The finished product fits perfectly! The FOE waistband is so comfortable, not binding at all and flexible to wear a little higher or lower on the waist depending on your mood. This kind of skirt is versatile to throw on casually with a tank top and flip flops or to accessorize for my business casual office with a cardigan and sandals. I love having a go-to A-line pattern (and a small supply of FOE.) There’s no stopping me now 🙂
No, I didn’t sew this skirt, but I did thrift it for $0.99. The fabric and pink grosgrain hem are a little too cutesy for me, but the fit is absolutely perfect. I purchased it solely to draft a pattern. Since spring, I have had intentions to make a skirt for myself…I have a few patterns, the Sew What Skirts book, the skirt pattern in Sew U, etc….but didn’t realize I just needed to take a dollar to the thrift store. I’ve been meaning to try some fold-over elastic (FOE) since reading Angry Chicken’s 5-Minute Skirt tutorial, so I ordered some on etsy and got busy.

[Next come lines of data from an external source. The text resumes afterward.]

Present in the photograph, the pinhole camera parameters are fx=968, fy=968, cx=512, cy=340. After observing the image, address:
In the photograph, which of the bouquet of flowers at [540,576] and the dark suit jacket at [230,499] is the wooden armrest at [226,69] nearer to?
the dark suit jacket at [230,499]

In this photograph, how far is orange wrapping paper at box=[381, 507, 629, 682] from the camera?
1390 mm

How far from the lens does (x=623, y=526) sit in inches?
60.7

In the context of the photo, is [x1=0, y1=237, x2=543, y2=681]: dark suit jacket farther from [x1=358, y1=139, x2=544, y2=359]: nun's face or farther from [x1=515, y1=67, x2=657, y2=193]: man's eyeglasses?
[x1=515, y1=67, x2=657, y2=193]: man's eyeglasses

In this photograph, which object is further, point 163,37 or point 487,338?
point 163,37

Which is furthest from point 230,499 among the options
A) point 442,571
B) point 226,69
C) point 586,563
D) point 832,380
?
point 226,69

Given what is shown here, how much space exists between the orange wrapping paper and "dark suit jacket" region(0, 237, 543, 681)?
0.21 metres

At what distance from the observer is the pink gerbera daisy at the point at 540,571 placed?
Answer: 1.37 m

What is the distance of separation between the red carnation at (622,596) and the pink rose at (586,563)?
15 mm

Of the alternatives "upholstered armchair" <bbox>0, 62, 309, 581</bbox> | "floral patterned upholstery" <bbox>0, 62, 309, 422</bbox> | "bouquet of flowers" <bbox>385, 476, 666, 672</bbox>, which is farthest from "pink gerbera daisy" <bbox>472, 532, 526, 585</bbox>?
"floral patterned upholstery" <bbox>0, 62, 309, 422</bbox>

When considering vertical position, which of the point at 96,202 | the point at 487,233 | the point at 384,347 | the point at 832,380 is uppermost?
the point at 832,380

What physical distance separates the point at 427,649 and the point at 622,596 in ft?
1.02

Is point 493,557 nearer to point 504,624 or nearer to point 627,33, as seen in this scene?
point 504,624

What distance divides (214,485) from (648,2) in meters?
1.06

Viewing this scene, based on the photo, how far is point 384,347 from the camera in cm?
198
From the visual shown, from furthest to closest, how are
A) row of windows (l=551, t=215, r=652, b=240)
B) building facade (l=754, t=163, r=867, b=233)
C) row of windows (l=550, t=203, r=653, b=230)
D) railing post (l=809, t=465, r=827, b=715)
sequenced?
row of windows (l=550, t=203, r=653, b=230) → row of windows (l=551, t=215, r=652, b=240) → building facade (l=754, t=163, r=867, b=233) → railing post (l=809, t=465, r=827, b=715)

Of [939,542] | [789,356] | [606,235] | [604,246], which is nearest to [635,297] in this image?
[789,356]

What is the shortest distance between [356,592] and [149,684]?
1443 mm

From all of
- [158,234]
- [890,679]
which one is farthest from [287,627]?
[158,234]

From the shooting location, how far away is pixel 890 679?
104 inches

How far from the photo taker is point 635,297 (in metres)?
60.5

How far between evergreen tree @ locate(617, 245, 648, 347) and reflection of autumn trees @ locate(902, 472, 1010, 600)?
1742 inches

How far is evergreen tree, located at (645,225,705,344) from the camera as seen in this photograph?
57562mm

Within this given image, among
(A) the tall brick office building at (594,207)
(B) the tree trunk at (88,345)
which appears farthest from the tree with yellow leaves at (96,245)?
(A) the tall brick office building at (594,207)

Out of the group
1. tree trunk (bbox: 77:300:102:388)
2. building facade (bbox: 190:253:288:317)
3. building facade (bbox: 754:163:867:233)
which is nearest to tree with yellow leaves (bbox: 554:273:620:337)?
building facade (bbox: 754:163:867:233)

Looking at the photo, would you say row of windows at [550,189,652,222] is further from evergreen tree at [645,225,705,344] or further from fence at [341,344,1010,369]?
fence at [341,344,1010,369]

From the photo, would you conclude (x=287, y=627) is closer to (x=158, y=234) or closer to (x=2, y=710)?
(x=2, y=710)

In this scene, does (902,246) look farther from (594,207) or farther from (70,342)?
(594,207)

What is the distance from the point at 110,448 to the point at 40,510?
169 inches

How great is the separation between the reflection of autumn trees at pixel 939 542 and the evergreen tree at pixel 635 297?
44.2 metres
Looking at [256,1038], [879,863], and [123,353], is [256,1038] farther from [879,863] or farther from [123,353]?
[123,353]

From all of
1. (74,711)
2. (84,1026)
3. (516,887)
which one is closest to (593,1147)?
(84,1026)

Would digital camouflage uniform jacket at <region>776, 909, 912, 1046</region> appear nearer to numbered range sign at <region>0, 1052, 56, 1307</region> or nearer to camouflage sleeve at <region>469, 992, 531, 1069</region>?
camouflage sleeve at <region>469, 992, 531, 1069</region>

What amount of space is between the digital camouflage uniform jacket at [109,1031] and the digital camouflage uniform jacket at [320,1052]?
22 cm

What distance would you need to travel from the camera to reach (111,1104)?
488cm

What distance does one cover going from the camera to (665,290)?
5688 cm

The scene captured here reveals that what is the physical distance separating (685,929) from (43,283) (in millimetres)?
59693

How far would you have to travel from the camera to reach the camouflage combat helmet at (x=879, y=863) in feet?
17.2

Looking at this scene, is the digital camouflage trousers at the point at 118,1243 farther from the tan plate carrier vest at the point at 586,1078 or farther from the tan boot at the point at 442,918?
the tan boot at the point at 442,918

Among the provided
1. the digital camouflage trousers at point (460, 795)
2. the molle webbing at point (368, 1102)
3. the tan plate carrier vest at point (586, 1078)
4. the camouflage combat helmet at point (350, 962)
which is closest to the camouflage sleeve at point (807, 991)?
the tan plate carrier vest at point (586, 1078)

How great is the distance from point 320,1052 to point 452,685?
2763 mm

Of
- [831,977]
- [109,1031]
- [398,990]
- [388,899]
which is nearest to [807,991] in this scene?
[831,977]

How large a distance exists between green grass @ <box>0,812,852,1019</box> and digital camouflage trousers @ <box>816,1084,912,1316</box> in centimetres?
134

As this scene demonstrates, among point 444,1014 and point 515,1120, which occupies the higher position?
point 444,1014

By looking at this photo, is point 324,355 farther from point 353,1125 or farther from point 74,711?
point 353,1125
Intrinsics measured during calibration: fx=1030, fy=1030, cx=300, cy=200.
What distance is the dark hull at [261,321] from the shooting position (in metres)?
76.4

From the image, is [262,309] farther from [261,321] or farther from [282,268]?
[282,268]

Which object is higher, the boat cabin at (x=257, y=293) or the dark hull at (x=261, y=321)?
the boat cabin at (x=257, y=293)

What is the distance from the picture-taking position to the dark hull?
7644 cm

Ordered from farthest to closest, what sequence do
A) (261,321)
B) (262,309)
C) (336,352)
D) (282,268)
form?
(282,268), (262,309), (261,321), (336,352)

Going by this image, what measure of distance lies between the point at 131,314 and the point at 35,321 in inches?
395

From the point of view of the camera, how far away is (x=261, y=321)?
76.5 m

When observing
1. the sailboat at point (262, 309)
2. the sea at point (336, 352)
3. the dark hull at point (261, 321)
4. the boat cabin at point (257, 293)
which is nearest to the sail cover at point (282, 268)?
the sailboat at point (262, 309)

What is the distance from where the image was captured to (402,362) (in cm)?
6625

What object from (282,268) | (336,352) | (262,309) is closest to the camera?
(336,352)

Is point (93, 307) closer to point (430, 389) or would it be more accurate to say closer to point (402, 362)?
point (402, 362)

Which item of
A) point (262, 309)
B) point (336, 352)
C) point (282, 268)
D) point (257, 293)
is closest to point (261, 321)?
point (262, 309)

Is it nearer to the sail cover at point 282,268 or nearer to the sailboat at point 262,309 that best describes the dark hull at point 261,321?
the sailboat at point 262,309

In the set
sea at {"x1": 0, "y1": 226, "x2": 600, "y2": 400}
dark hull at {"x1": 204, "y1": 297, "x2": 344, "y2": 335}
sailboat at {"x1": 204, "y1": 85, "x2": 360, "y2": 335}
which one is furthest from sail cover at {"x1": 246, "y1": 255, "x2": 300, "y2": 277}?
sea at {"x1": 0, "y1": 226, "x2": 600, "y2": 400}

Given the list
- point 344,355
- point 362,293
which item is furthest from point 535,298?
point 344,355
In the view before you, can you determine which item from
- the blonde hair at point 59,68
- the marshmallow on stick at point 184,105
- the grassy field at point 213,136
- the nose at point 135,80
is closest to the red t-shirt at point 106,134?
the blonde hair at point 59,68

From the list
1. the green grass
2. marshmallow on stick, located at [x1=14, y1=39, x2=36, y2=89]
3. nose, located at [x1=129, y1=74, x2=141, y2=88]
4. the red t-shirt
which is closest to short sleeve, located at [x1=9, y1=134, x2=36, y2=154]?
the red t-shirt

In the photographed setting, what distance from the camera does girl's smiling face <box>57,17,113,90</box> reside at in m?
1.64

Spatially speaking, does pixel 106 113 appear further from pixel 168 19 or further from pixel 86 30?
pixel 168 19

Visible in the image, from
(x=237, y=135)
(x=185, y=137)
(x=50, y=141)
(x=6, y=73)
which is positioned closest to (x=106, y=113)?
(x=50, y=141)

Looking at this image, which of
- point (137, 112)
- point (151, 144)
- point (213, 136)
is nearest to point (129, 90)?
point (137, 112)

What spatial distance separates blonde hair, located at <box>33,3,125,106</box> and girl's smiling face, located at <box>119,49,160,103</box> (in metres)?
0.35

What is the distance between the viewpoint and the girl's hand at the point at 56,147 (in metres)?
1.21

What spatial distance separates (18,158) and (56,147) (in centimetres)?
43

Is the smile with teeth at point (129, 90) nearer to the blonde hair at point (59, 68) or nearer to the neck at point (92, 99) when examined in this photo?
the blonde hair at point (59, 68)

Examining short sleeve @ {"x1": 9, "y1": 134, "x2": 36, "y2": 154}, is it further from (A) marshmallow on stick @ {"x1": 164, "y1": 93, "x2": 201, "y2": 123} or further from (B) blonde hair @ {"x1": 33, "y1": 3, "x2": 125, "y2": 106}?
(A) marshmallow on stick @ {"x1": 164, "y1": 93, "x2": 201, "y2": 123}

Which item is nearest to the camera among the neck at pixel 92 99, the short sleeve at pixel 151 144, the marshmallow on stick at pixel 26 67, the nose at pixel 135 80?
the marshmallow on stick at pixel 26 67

To draft the pattern, I simply laid out the skirt on the fabric and cut around it! From there, I refined the shape, stitched the side seams, tried it on and refined some more. Then I traced the skirt-in-progress on paper to make my pattern piece for future skirts (…and there will be plenty more, especially since I can make the skirt with only a yard of fabric!) For pattern paper, I just tore off a piece of drawing paper from my daughter’s art easel which is conveniently located adjacent to my sewing space. I also saved the paper all my IKEA bookcase pieces were wrapped in and use that for pattern-drafting, too
I used a piece of medium-weight cotton from my stash, a black and white print with little bits of green. The skirt was cut out on the bias to allow for some stretch. For the waistband, I used black FOE. I tried to watch Angry Chicken’s FOE tutorial on YouTube for some pointers, but my laptop claims I don’t have flash player and will not let me download the newest version, so I just winged it with the FOE. It was easier than I thought, as long as I kept the elastic pulled tight as I stitched. For the hem, I pressed and pinned a 1″ hem and fortunately decided to try on the skirt one last time before stitching. It was a wee bit too short, so I unpinned the hem and opted for a 1/4″ rolled hem instead.